Lymari Santana makes the most of every opportunity

Published in 2018 Minnesota Super Lawyers magazine

By Dan Heilman on July 5, 2018


Lymari J. Santana has been called on to wear many hats in her 49 years—student, military officer, paratrooper, JAG attorney; wife, daughter, mom, law partner and volunteer—and she’s made them all fit. With Laurie Mack-Wagner, she currently runs Mack & Santana Law Offices in a space overlooking the Mississippi River in downtown Minneapolis.

Over 18 years in private practice, Santana has cultivated a reputation for tenacity and smarts that has made her a star in Minnesota’s family law circles.

“As a family law attorney, it’s easy to get lost in the details,” says Minneapolis attorney and legal ethics expert Eric T. Cooperstein, who shared office space with Santana for five years. “Lymari makes sure to do all the administrative and practice-management things that are necessary to make a practice run, and yet is always there for her clients.”
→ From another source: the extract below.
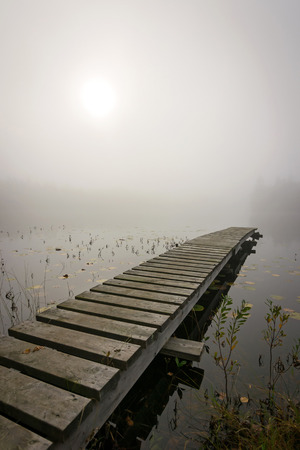 Wooden bridge in foggy scenery photo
Santana grew up in Vega Alta and Bayamón along the northern coast of Puerto Rico. Higher education was a foregone conclusion in her family. Santana’s paternal grandmother owned a store and had seven kids, with the only goal being that all of them would go to college.

“My grandmother had to drop out of school in fifth grade to go work and be able to survive,” Santana says. “Going to school and getting a professional degree was an incredible achievement, because my grandparents didn’t have that.”

Santana’s father became a lawyer, her mother an OB-GYN. “When I was a kid, I used to go to his law school classes with him because we didn’t have someone to take care of me,” she remembers. “The funny part is, years later, when my mom was talking to me about going to school, basically the conversation was, ‘Which are you going to be? You’re either a doctor or a lawyer.’ Well, I knew I couldn’t handle seeing blood. And watching my dad prepare for his cases, and seeing his passion for his work, really drew me to it.”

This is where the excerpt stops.